[start of Dataset rows]

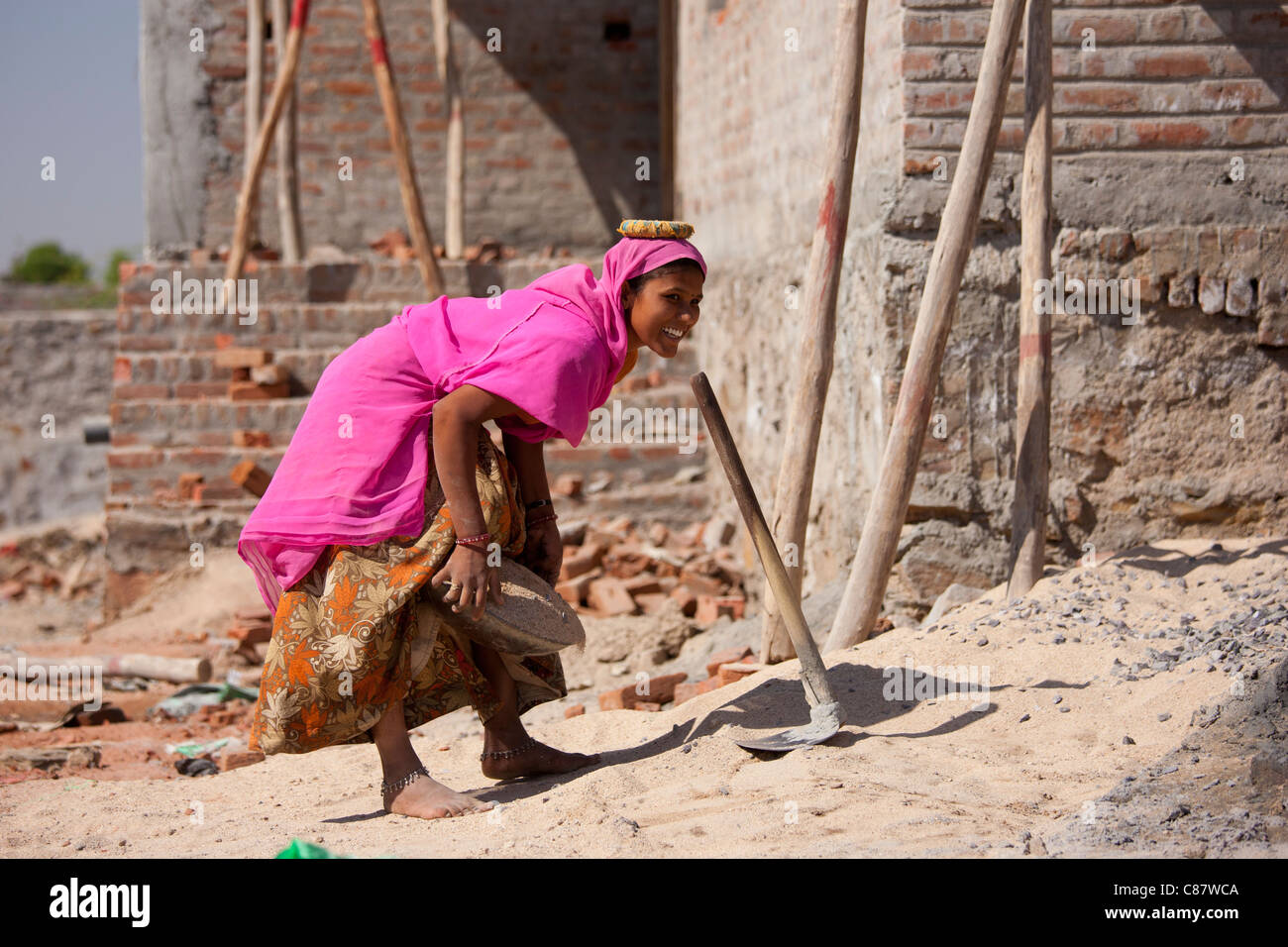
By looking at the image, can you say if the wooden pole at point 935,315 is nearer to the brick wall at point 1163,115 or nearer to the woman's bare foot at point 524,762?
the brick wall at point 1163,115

[end of Dataset rows]
[start of Dataset rows]

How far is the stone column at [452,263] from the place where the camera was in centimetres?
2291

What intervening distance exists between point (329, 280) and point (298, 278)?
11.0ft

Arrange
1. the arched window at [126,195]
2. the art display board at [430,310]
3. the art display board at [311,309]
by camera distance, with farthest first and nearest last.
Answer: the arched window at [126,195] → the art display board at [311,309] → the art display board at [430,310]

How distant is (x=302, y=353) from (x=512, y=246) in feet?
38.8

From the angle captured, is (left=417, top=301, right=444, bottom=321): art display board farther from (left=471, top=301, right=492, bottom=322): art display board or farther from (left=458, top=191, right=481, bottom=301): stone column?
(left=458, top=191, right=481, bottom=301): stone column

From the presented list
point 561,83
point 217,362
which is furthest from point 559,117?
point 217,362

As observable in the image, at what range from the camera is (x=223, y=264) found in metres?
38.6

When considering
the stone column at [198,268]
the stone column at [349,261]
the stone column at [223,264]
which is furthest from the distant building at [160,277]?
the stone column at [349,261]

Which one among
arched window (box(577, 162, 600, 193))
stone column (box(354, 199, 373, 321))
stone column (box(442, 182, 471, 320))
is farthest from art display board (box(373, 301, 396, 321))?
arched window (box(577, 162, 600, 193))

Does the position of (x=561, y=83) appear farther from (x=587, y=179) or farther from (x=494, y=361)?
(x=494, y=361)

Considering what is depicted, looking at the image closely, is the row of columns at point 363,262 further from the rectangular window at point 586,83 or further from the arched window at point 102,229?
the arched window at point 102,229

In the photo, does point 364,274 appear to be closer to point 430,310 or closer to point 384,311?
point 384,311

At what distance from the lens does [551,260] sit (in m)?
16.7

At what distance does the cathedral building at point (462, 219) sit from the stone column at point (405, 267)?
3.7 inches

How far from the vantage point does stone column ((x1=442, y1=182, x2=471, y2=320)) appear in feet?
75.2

[end of Dataset rows]

Prompt
Please state how many lines of the records above contain the word "appear", giving only the number.

Result of the task
3